AWS Transform continuous modernization は、複数リポジトリの技術的負債を継続的に検出し、修正案の作成まで支援する Preview 機能です。2026年6月17日に発表され、AWS Summit 2026 の Keynote でも取り上げられていました。
この機能で気になったのは、Lambda ランタイムの EOL 対応や SDK 移行のような、地味だけど定期的に発生する保守作業に使えそうだった点です。
たとえば Python 3.10 は 2026年10月末に EOL を迎えます。関数が1つ2つなら手で追えますが、複数リポジトリに小さな Lambda 関数が散らばっていると、棚卸し、影響確認、修正、テスト、レビューの負荷は無視できなくなります。
依存ライブラリの更新だけなら Dependabot 等 でも対応できます。一方で、Lambda ランタイムのような AWS 固有の負債や、SDK 移行のようにコードの中身まで踏み込む変更を、複数リポジトリ横断で扱えるなら便利そうです。
今回は AWS Transform continuous modernization を実際にサンプルリポジトリで試し、どこまで使えるのかを検証しました。

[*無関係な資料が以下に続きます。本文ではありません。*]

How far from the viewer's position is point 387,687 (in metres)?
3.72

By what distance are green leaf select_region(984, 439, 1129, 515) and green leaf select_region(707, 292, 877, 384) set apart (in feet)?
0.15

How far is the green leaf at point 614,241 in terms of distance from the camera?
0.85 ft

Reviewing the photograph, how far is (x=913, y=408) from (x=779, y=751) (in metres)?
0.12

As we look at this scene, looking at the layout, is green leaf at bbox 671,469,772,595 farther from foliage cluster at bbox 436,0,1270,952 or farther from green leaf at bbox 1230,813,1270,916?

AWS Transform continuous modernization とは
概要
AWS Transform は、レガシーコードの移行や最新化を支援するサービスです。Windows/.NET 移行やメインフレーム移行など複数の機能を持つサービスですが、2026年6月、その中の新機能として continuous modernization capability が Preview 公開されました。本記事では、前回の記事で扱った custom と対比しながら、今回の continuous modernization を中心に扱います。

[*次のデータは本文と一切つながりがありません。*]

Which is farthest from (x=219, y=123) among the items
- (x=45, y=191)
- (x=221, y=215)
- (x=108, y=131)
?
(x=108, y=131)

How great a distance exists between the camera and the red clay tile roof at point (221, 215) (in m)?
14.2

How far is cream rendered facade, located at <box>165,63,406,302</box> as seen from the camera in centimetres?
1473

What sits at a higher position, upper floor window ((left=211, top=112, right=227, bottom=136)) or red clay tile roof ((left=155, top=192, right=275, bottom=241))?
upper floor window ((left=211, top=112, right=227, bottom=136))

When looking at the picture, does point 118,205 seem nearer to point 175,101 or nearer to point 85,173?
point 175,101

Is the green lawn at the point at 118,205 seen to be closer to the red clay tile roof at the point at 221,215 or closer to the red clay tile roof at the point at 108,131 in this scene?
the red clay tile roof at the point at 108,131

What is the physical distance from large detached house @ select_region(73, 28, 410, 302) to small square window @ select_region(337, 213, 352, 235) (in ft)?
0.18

従来の Transform は「このリポジトリをこのルールで変換する」という単発の変換実行が中心でした。continuous modernization は、それを一歩進めて、複数リポジトリの技術的負債を継続的に検出・優先順位付け・修復するための機能です。
基本の流れ
大まかには、次の3つの流れで使います。
| 層 | 機能 |
|---|---|
| 検出(Analysis) | コードベースを分析し、技術的負債を検出する |
| 優先順位付け(Findings) | 検出した問題を severity(HIGH / MEDIUM / LOW)で整理する |
| 修復(Remediation) | 変換定義(Transformation Definition)を実行して自動修正する |
名前にある continuous(継続的)という部分は、Amazon EventBridge Scheduler と連携して分析を定期的に自動実行できる点にあります。日次・週次・カスタムの cron スケジュールで分析を繰り返し、新たに発生した技術的負債を検出し続けることで「継続的なモダナイゼーション」になります。

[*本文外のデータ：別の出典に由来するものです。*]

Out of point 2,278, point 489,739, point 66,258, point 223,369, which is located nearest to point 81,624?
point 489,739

ただ、触る前に持っていた「全部まとめて自動で直してくれる」というイメージは、実際には少し違いました。後述するとおり、検出された問題に対して、修復に使える変換定義(Transformation Definition)が紐づいていないと、そのままでは自動修復できない場面があります。完全自動の保守担当というより、複数リポジトリの問題を見つけて修正候補を作り、人間がレビューする流れを支援する機能という捉え方が適切かもしれません。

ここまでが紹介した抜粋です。